See also General Protocol for Inter Agency Information Sharing within Solihull, which is available on the Solihull MBC Intranet.
For further detailed guidance, see the Information sharing: Advice for practitioners providing safeguarding services to children, young people, parents and carers (March 2015).
The Child Sex Offender Review (CSOR) Disclosure Scheme is designed to provide members of the public with a formal mechanism to ask for disclosure about people they are concerned about, who have unsupervised access to children and may therefore pose a risk. This scheme builds on existing, well established third-party disclosures that operate under the Multi-Agency Public Protection Arrangements (MAPPA).
Police will reveal details confidentially to the person most able to protect the child (usually parents, carers or guardians) if they think it is in the child’s interests.
The scheme has been operating in all 43 police areas in England and Wales since 2010. The scheme is managed by the Police and information can only be accessed through direct application to them.
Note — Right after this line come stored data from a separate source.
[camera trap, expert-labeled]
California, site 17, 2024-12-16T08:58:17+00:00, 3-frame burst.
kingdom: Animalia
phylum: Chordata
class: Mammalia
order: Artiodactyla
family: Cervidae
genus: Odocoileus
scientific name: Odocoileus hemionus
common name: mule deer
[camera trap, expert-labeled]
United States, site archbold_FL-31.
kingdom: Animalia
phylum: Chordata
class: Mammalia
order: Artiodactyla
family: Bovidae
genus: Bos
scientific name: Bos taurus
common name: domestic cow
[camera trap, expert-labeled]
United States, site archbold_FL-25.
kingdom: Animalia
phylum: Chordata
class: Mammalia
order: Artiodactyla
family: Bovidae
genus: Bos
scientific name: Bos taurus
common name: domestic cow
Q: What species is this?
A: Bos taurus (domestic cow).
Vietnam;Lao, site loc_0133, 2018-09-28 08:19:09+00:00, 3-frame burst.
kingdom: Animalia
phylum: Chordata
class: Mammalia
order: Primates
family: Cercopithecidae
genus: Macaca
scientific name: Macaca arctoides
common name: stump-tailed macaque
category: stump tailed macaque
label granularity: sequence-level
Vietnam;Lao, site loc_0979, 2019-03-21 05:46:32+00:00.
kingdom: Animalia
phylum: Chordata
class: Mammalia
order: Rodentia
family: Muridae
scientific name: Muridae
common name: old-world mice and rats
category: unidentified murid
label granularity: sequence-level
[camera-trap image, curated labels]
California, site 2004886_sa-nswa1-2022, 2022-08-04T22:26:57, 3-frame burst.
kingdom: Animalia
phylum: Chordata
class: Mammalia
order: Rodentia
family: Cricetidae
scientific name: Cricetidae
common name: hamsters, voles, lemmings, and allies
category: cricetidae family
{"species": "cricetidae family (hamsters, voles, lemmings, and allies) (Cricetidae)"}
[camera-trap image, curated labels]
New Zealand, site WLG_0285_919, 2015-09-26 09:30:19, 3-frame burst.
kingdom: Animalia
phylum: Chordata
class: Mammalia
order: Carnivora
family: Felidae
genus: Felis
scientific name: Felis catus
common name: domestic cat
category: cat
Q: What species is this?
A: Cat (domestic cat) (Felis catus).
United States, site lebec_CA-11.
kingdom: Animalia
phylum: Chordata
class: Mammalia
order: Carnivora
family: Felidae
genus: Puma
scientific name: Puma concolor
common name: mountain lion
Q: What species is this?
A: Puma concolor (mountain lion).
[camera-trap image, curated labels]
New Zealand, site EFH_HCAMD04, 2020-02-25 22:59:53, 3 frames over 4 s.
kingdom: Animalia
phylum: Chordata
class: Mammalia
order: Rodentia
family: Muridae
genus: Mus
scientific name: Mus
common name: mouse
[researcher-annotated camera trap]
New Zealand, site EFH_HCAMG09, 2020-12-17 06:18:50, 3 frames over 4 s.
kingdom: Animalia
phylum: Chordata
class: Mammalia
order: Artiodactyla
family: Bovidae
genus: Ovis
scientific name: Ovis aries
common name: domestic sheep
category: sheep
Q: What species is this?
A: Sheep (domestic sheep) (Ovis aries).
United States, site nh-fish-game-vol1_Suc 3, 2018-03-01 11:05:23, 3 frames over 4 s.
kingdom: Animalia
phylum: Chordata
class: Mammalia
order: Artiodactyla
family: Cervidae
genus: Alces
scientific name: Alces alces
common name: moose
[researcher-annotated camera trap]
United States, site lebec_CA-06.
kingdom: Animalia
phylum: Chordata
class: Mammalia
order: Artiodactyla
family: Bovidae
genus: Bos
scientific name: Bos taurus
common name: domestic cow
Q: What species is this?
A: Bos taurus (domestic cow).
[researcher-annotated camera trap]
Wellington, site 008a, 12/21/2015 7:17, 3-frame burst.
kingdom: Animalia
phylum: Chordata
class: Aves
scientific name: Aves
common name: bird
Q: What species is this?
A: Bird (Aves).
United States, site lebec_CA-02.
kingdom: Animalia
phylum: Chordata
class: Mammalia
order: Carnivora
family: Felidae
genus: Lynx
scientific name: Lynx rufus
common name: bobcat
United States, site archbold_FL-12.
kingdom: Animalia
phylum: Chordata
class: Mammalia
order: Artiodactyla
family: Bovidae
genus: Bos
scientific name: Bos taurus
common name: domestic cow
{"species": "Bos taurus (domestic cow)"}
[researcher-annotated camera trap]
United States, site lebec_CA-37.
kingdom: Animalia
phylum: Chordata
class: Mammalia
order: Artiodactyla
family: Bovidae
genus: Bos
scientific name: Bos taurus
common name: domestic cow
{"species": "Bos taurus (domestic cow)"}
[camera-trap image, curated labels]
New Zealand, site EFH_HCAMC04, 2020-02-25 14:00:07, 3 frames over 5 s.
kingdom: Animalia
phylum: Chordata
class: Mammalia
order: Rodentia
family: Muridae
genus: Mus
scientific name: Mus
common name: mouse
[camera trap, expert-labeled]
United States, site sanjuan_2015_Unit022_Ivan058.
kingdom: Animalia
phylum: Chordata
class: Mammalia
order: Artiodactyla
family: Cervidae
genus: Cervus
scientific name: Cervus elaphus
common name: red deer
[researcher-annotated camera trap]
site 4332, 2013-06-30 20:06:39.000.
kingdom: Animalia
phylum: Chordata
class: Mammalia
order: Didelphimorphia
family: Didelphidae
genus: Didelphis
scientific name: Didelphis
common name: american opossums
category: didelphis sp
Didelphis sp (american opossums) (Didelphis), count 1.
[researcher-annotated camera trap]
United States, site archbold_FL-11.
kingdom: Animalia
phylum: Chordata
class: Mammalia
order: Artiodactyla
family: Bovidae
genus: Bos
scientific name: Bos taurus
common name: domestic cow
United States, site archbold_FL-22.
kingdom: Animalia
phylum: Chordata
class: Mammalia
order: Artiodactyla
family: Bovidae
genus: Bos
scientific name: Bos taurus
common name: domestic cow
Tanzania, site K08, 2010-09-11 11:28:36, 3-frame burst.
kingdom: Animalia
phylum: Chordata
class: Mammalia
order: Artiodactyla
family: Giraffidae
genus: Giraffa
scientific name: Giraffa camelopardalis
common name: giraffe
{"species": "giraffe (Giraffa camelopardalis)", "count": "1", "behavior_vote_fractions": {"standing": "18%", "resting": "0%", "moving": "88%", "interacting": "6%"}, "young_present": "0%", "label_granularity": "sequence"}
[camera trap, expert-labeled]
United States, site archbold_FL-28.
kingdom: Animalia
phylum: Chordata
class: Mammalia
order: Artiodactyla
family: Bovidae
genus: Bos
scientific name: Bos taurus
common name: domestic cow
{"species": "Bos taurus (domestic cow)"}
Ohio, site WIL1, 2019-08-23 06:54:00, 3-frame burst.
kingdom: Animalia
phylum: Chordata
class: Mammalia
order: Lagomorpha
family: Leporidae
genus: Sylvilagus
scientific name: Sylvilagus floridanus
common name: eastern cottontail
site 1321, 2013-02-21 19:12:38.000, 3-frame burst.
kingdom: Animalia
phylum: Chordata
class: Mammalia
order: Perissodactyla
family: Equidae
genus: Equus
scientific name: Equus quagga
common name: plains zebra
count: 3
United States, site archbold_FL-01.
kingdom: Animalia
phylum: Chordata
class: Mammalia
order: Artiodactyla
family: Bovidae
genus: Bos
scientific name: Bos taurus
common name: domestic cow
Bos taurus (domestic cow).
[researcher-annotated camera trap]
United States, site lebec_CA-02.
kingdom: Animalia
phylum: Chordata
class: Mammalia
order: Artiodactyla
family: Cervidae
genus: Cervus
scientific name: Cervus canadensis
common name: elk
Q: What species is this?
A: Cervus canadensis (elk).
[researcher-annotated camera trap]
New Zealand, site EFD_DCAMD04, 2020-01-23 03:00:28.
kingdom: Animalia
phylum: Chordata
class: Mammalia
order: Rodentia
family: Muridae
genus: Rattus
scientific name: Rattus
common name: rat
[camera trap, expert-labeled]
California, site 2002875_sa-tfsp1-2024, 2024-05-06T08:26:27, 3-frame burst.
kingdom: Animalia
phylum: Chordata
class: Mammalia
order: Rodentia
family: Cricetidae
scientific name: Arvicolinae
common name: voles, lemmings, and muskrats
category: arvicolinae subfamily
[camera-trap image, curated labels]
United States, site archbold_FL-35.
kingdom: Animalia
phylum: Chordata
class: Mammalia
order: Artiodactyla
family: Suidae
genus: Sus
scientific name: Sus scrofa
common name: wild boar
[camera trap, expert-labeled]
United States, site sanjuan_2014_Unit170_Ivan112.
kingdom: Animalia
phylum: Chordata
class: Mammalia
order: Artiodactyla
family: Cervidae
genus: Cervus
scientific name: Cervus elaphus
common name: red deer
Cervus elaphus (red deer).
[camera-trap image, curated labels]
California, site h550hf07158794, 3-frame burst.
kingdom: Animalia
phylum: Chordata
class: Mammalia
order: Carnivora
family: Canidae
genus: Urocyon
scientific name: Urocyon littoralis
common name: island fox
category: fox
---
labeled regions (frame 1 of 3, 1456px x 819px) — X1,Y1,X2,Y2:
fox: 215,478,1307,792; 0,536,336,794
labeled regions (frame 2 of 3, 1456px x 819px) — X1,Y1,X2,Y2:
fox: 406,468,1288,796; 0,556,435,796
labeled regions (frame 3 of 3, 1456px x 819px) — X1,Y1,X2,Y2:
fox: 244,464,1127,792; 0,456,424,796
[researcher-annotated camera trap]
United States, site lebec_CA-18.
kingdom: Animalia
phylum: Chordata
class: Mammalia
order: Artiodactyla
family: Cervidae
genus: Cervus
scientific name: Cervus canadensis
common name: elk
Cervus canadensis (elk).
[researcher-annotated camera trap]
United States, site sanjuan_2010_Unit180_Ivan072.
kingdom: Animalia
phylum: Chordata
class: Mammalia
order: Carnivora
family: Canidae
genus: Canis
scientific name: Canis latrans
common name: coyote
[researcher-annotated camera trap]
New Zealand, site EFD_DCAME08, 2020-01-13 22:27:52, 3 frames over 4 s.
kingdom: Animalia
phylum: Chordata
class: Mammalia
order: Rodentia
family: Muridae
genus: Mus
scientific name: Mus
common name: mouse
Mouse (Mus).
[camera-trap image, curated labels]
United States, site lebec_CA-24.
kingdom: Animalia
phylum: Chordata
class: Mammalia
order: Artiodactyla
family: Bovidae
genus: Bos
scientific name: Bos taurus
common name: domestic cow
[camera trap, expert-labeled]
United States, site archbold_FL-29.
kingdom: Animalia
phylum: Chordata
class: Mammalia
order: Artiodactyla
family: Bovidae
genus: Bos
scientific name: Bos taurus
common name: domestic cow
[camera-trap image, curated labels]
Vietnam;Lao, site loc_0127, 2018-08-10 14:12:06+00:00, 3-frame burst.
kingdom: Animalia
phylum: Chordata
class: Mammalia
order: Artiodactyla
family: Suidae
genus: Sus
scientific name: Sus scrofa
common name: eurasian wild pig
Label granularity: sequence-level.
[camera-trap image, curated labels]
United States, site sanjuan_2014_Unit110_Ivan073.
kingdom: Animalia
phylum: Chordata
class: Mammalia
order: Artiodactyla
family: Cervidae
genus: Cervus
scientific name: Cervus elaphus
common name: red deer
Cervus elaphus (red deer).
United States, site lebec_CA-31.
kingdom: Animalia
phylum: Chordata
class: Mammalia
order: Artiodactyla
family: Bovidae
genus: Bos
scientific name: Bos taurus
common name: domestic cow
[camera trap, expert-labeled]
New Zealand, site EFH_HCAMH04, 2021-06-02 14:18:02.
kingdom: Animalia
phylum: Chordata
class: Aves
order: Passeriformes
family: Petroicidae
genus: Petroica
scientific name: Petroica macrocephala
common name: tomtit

If a disclosure is made, the information must be kept confidential and only used to keep the child in question safe. Legal action may be taken if confidentiality is breached. A disclosure is delivered in person (as opposed to in writing) with the following warning:
- 'That the information must only be used for the purpose for which it has been shared i.e. in order to safeguard children;
- The person to whom the disclosure is made will be asked to sign an undertaking that they agree that the information is confidential and they will not disclose this information further;
- A warning should be given that legal proceedings could result if this confidentiality is breached. This should be explained to the person and they must sign the undertaking’ (Home Office, 2011, p16).
The Domestic Violence Disclosure Scheme (DVDS) commenced on 8 March 2014. The DVDS gives members of the public a formal mechanism to make enquires about an individual who they are in a relationship with, or who is in a relationship with someone they know, where there is a concern that the individual may be violent towards their partner. This scheme adds a further dimension to the information sharing about children where there are concerns that domestic violence and abuse is impacting on the care and welfare of the children in the family.
Members of the public can make an application for a disclosure, known as the ‘right to ask’. Anybody can make an enquiry, but information will only be given to someone at risk or a person in a position to safeguard the victim. The scheme is for anyone in an intimate relationship regardless of gender.
Partner agencies can also request disclosure is made of an offender’s past history where it is believed someone is at risk of harm. This is known as ‘right to know’.If a potentially violent individual is identified as having convictions for violent offences, or information is held about their behaviour which reasonably leads the police and other agencies to believe they pose a risk of harm to their partner, a disclosure will be made.